Alam Peudeueng

Belum diketahui secara pasti dari mana dan sejak kapan bendera digunakan oleh masyarakat di dunia ini. Meskipun ada cerita yang menyebutkan bahwa penggunaan bendera pada mulanya berasal dari India dan Cina. Pada awalnya, penggunaan bendera berkaitan dengan kemiliteran sebagai tanda atau standar yang digunakan dalam peperangan. Bendera juga menjadi kebiasaan bagi kapal laut untuk membawa bendera kebangsaan mereka. Bendera-bendera itu akhirnya berkembang menjadi bendera nasional. Penggunaan bendera di luar konteks militer atau angkatan laut dimulai dengan munculnya semangat nasionalis. Selanjutnya, menjadi umum digunakan oleh setiap negara berdaulat untuk memperkenalkan bendera nasionalnya.

Demikian pula yang terjadi di Aceh, belum diketahui secara pasti sejak kapan bendera digunakan dan seperti apa bentuknya. Pada zaman kerajaan Aceh, bendera yang digunakan bernama Alam Peudeueng. Kata alam berasal dari bahasa Arab yang berarti bendera dan peudeueng adalah pedang. Kata alam yang berarti bendera juga terdapat dalam manuskrip kitab Tazkirat al Tabaqat Qanun Syara’ Kerajaan Aceh, karangan Syaikh Syamsulbahri yang disalin oleh Teungku di Mulik Sayyid Abdullah al-Jamalullail atas titah Tuanku Ibrahim al-Mulaqqab Paduka Sri Sultan Alaiddin Mansur Syah pada tahun 1272 H. Dalam kitab tersebut disebutkan, “Bahwasanya kita semua satu negeri bernama Aceh, yakni satu negeri, satu bangsa, satu kerajaan, satu ‘alam (bendera), dan satu ajaran, yakni Islam dengan mengikut Syariat Nabi Muhammad atas jalan ahlussunnah waljamaah dengan mengambil hukum daripada Quran, Hadist, Qias, dan Ijma’ alim ulama ahlussunnah waljamaah dengan hukum, dengan adat, dengan reusam, dengan qanun, yaitu syara’ Allah, syara’ Rasulullah, dan syara’ kami bernaung di bawah panji-panji syariat Nabi Muhammad dari dunia sampai akhirat dan dalam dunia sepanjang masa.”

▸ Cuplikan Data:
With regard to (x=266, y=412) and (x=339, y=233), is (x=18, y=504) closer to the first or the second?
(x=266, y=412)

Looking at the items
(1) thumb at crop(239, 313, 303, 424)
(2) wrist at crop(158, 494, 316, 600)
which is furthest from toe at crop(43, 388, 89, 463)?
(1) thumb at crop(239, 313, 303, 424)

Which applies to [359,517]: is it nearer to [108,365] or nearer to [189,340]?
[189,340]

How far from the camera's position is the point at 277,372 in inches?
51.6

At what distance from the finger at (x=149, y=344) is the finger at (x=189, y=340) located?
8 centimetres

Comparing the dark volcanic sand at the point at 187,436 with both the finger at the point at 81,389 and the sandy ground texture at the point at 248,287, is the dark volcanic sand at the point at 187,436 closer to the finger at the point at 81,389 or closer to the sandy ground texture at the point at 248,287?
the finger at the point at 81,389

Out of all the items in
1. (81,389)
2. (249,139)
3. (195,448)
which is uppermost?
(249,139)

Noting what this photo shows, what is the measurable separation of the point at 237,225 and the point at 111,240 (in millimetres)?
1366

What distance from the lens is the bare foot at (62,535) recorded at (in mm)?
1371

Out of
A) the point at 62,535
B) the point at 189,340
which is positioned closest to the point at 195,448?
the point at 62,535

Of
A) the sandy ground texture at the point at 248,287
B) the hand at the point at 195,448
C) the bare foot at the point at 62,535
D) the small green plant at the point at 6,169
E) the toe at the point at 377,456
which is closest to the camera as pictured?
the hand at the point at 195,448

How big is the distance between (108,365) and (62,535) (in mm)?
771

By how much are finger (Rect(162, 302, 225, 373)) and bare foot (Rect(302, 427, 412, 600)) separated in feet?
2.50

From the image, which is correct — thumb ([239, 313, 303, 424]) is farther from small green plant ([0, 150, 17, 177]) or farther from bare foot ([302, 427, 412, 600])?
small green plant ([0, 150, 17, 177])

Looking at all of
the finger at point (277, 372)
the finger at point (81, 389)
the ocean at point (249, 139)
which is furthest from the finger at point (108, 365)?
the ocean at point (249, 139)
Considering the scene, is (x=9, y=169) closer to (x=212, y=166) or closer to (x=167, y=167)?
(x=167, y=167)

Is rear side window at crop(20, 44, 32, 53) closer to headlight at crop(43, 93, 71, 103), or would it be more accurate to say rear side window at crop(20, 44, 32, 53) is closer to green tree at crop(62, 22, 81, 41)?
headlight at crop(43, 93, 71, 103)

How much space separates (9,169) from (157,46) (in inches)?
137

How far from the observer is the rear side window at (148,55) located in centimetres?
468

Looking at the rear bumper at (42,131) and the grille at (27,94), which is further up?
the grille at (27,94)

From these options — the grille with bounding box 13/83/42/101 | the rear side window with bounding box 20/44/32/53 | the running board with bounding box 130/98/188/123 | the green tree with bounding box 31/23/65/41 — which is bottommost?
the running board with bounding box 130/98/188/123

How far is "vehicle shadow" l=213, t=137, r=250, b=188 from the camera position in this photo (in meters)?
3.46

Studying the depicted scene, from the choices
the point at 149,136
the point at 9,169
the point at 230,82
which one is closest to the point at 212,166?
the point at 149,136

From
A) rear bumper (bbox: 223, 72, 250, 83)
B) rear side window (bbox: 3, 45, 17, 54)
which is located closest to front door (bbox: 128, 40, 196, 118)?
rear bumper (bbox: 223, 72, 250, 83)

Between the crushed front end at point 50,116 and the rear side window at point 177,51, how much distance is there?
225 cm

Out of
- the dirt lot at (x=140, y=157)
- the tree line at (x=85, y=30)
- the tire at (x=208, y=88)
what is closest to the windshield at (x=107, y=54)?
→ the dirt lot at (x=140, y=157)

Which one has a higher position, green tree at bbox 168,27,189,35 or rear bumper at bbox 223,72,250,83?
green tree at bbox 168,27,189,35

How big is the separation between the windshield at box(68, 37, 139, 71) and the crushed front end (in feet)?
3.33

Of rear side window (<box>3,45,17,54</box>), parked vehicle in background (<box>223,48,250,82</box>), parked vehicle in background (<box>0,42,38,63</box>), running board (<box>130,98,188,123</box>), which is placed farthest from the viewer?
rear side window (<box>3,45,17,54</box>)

* * *

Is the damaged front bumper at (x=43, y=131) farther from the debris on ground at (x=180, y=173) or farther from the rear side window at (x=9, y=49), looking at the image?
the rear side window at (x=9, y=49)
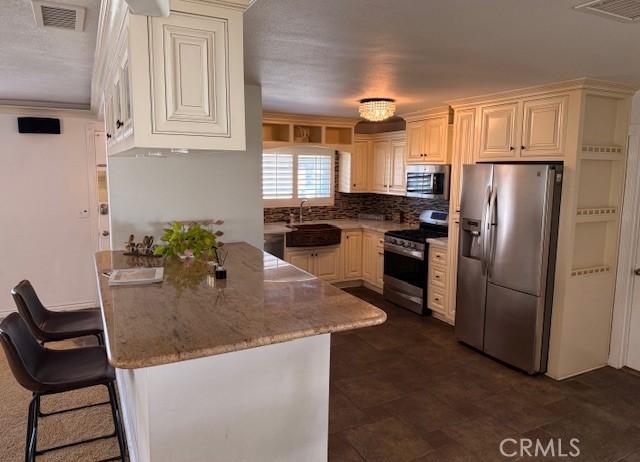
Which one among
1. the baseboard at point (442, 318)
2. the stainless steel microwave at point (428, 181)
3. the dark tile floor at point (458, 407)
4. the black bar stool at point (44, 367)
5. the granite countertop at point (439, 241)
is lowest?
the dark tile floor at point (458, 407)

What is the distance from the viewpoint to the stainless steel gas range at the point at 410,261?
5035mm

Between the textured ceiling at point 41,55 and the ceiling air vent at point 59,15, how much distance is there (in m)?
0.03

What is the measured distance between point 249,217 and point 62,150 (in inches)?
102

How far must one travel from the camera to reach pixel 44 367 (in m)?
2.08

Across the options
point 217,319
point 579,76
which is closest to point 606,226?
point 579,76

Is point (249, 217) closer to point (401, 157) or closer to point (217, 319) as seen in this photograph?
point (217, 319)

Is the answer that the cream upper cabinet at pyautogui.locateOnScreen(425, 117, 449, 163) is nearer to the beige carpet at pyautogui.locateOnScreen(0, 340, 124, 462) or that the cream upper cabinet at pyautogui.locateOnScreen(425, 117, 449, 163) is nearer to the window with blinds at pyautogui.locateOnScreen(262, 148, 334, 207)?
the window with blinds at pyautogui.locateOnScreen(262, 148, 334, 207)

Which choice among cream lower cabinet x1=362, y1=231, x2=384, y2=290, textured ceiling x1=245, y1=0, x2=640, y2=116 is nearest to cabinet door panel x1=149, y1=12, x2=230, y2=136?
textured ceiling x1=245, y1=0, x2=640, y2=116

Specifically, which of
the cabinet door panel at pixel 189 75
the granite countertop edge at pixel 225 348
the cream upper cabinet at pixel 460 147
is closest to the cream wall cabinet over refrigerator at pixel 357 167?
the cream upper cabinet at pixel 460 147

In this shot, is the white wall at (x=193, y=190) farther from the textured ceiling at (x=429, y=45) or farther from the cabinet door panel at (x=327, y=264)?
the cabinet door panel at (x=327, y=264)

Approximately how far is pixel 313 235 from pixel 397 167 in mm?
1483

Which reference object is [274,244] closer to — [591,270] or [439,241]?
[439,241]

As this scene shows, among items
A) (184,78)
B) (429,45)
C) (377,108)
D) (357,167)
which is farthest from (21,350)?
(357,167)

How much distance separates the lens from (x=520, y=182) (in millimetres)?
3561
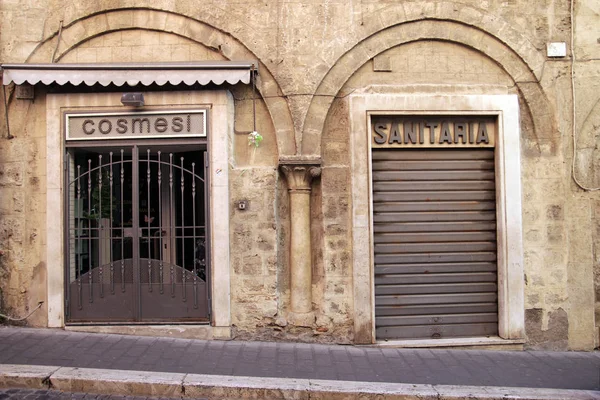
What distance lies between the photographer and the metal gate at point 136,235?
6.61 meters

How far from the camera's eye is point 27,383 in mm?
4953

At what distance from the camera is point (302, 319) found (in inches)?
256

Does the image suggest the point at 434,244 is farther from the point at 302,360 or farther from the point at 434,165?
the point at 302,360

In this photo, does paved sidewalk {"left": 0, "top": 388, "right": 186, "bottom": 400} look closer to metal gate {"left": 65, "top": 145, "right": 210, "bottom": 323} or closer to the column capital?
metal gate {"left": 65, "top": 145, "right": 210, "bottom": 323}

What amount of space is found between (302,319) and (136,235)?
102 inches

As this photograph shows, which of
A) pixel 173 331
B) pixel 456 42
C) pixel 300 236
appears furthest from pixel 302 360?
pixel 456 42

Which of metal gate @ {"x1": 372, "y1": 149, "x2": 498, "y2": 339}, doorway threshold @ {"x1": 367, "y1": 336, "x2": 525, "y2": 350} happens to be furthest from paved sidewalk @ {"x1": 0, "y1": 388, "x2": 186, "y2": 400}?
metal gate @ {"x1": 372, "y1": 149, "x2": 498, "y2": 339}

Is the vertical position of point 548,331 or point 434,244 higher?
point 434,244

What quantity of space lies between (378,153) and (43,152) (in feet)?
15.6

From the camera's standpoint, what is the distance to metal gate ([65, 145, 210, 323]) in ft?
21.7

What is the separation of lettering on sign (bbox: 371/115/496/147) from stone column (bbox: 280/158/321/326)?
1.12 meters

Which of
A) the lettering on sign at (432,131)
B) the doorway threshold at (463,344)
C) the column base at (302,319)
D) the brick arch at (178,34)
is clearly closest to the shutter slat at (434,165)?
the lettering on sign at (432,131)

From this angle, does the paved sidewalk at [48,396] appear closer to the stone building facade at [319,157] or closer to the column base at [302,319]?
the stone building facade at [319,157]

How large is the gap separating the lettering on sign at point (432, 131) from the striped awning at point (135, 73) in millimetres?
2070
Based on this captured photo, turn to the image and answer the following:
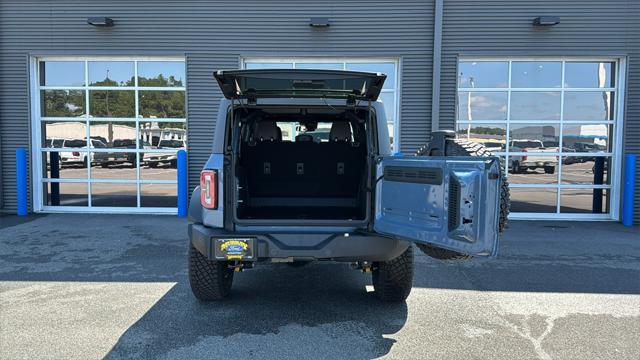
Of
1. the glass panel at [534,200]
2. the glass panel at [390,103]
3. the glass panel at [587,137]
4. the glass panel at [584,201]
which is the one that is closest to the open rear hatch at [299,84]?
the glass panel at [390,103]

==

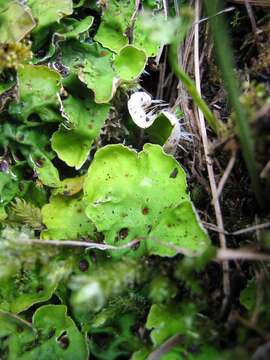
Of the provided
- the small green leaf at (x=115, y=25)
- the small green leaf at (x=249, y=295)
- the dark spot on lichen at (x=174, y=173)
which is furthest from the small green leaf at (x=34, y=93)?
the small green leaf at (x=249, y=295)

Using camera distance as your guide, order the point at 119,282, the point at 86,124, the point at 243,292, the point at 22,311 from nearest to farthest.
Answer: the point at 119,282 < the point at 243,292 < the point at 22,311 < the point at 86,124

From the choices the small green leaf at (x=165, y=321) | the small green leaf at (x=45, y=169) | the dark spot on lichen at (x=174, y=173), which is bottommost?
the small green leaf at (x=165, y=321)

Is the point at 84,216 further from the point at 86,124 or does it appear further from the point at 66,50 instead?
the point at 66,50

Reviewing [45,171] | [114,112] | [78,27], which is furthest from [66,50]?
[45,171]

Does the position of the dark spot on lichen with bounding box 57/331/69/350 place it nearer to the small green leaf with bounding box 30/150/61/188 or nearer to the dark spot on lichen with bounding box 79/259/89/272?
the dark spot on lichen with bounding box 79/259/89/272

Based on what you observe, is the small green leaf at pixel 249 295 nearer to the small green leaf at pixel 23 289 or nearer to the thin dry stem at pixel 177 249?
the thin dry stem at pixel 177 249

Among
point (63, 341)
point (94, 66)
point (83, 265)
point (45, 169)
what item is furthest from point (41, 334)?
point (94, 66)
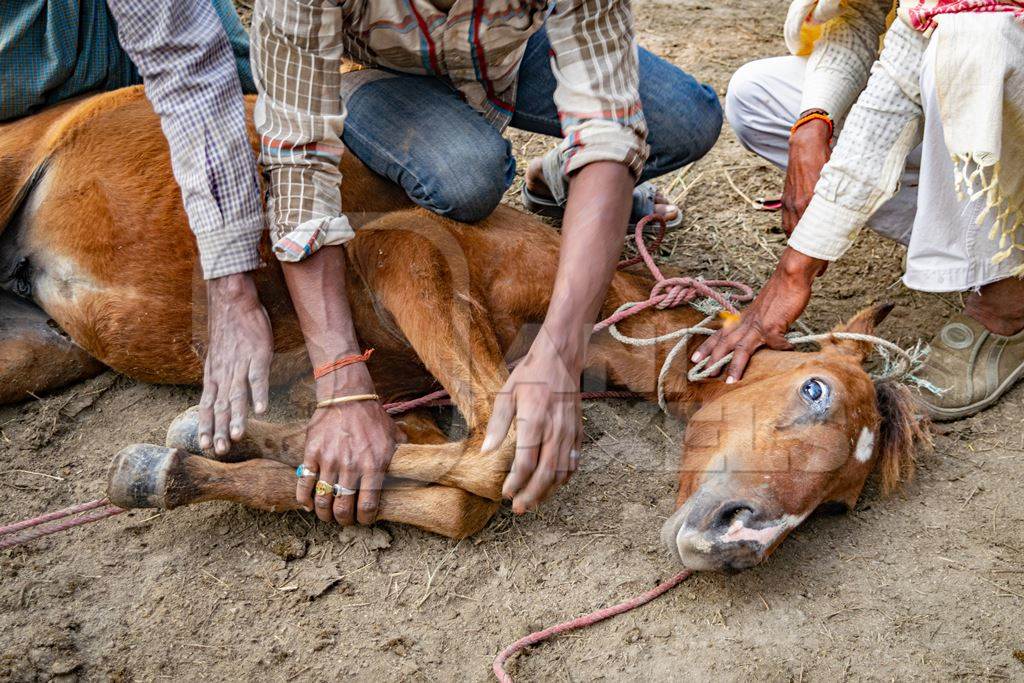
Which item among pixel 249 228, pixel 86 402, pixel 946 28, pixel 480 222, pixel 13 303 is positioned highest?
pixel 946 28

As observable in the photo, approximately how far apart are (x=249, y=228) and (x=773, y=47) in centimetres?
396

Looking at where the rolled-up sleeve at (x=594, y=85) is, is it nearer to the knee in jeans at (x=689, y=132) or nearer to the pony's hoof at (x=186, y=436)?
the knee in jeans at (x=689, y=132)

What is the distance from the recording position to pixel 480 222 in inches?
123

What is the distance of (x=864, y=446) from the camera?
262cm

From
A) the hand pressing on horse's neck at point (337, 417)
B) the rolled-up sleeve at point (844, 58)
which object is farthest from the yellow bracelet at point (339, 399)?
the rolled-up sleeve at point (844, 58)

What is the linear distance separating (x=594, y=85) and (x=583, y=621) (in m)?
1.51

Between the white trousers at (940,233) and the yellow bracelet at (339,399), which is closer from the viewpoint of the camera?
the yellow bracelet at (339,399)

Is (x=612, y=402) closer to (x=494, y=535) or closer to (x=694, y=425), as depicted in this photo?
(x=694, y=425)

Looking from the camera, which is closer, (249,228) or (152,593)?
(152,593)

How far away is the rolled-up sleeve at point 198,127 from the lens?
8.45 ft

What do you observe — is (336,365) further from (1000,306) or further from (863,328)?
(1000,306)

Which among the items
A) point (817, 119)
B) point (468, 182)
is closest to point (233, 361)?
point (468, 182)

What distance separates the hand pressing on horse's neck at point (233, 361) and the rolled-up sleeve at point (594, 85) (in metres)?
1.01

▸ Latihan:
Ketik ulang semua teks di halaman tentang Alam Peudeueng mulai dari "Belum diketahui secara pasti dari" sampai "memperkenalkan bendera nasionalnya.", tanpa mengubah satu kata pun. Baris-baris data di atas tidak ada hubungannya dengan halaman tentang Alam Peudeueng.

▸ Hasil Berikut:
Belum diketahui secara pasti dari mana dan sejak kapan bendera digunakan oleh masyarakat di dunia ini. Meskipun ada cerita yang menyebutkan bahwa penggunaan bendera pada mulanya berasal dari India dan Cina. Pada awalnya, penggunaan bendera berkaitan dengan kemiliteran sebagai tanda atau standar yang digunakan dalam peperangan. Bendera juga menjadi kebiasaan bagi kapal laut untuk membawa bendera kebangsaan mereka. Bendera-bendera itu akhirnya berkembang menjadi bendera nasional. Penggunaan bendera di luar konteks militer atau angkatan laut dimulai dengan munculnya semangat nasionalis. Selanjutnya, menjadi umum digunakan oleh setiap negara berdaulat untuk memperkenalkan bendera nasionalnya.